Alphabet’s Google is to invest 600 million euros ($685.98 million) to build its first data center in Denmark.

In a blog post Tuesday, Google’s Vice President for Global Data Centers, Joe Kava, said the facility would be located just outside Fredericia, in the west of the country. Kava added that Google was “committed to matching its energy use with 100 percent carbon-free energy” in Fredericia.

The business was therefore “pursuing new investment opportunities” in Danish renewable energy projects such as solar energy and onshore and offshore wind.

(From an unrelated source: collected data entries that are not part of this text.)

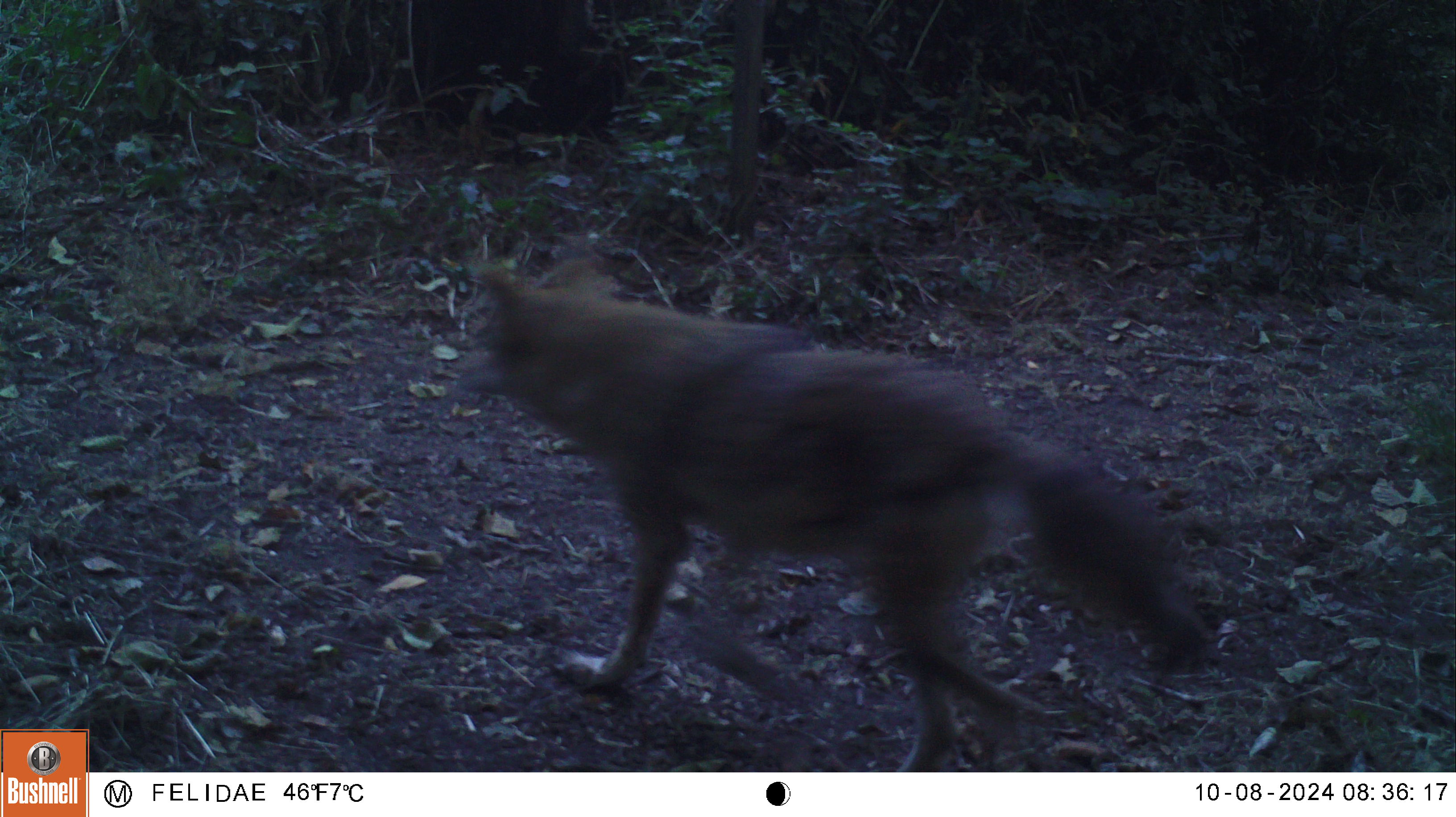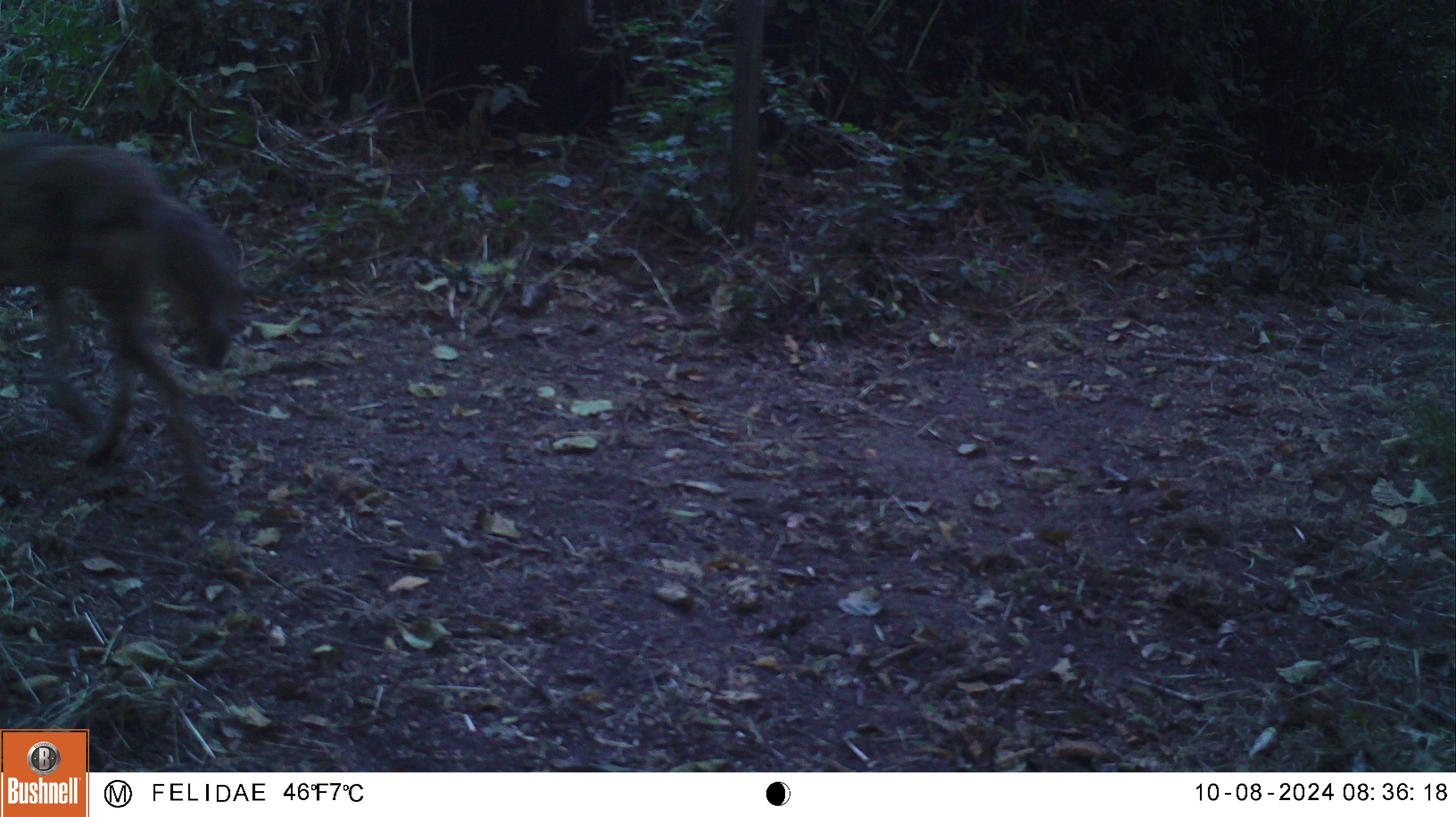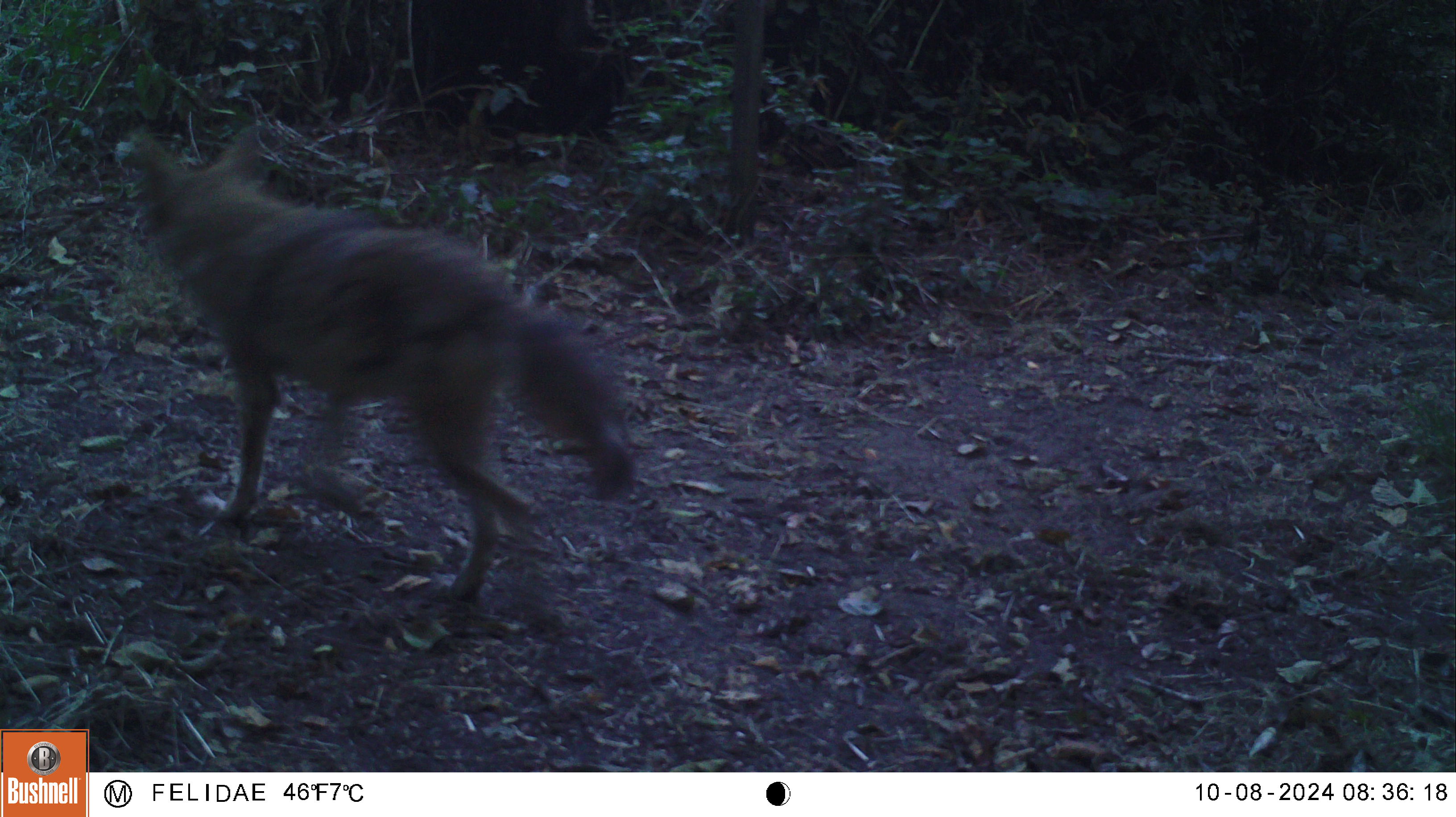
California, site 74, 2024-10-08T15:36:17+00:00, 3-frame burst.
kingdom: Animalia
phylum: Chordata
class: Mammalia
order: Carnivora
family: Canidae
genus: Canis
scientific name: Canis latrans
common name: coyote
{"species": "coyote (Canis latrans)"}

It did not name any other companies that it would partner with.

“The Fredericia data center will be among the most energy efficient data centers in Denmark to date, taking advantage of advanced machine learning to make sure every watt of electricity counts,” Kava added.

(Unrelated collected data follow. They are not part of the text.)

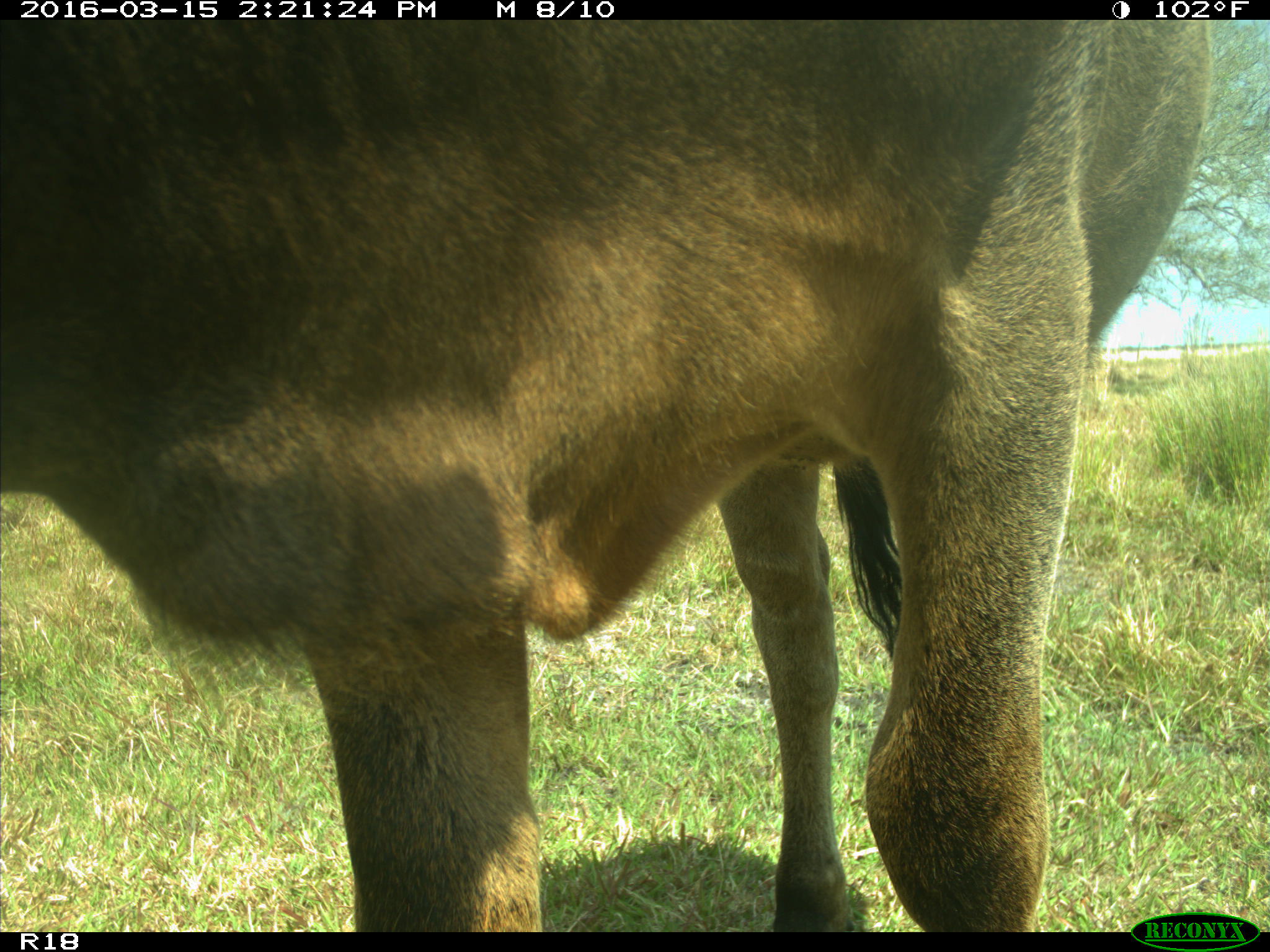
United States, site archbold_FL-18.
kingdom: Animalia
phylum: Chordata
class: Mammalia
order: Artiodactyla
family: Bovidae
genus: Bos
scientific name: Bos taurus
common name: domestic cow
Bos taurus (domestic cow).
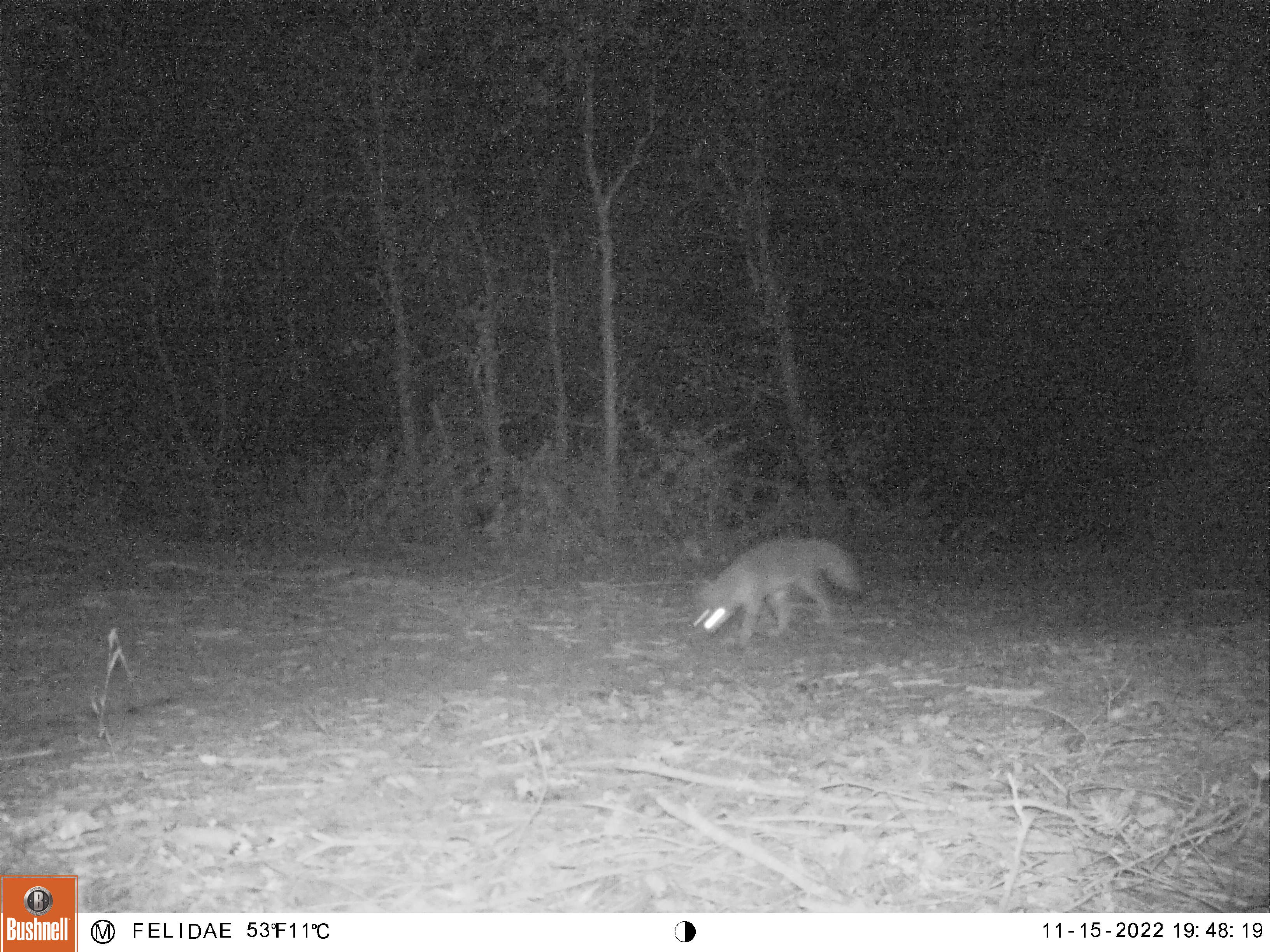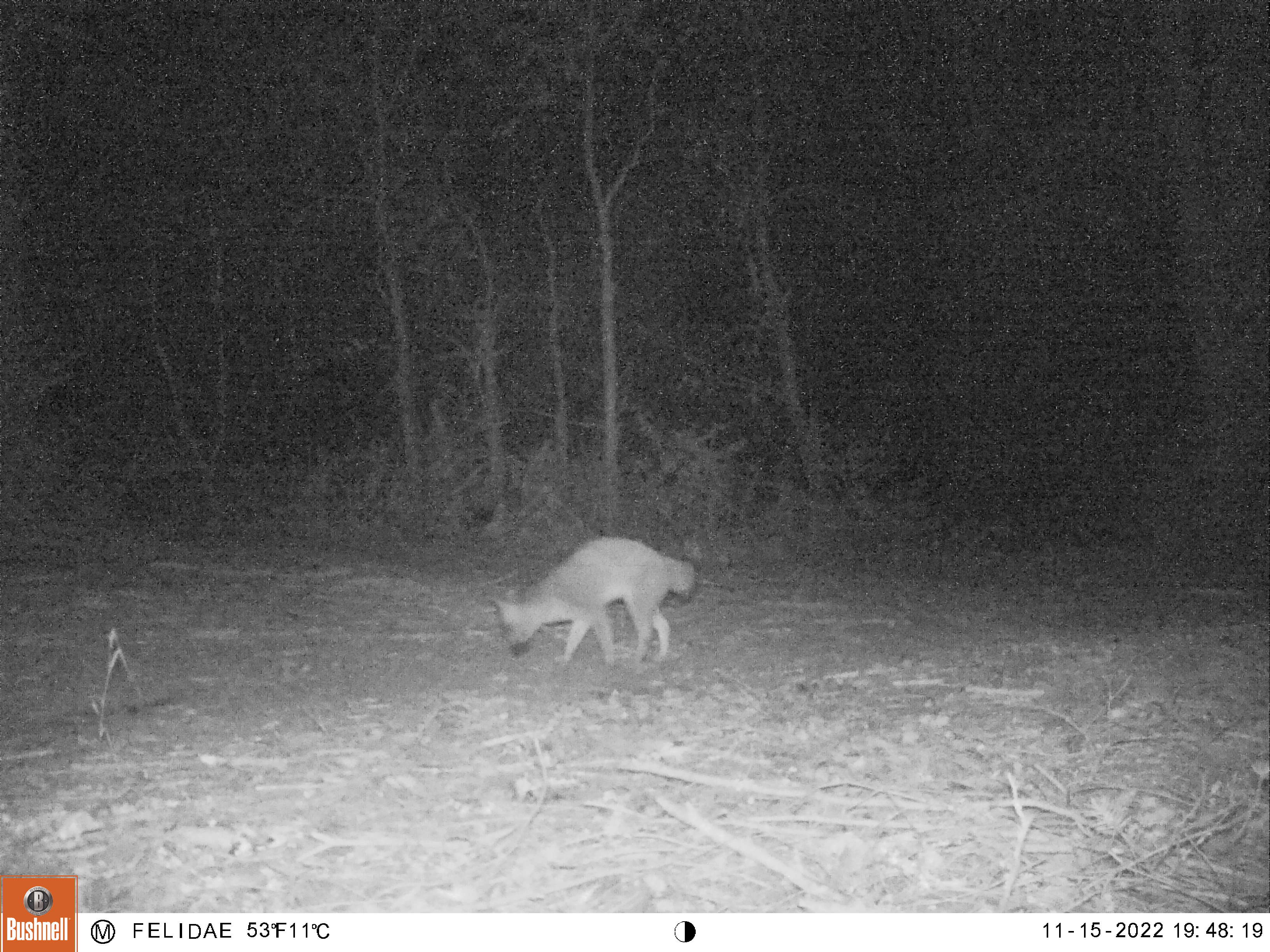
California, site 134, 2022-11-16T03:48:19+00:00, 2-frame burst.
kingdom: Animalia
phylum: Chordata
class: Mammalia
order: Carnivora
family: Canidae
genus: Urocyon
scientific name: Urocyon cinereoargenteus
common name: gray fox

Denmark is something of a world leader in wind energy. Over one third of the country’s electricity production comes from wind turbines, according to the Danish Energy Agency.

The Fredericia data center is set to be Google’s fifth in Europe. It currently has sites in Belgium, Finland, Ireland and the Netherlands. Google is among a number of tech giants turning to renewable energy as they look to green their operations.

In July, for example, Facebook said its Prineville Data Center in Oregon would be supported by 100 percent solar power under a new partnership with Pacific Power. In October 2017, Amazon announced that its Amazon Wind Farm Texas was operational. At the time, Amazon said that the facility, located in Scurry County, would add over 1 million megawatt hours of clean energy to the grid each year.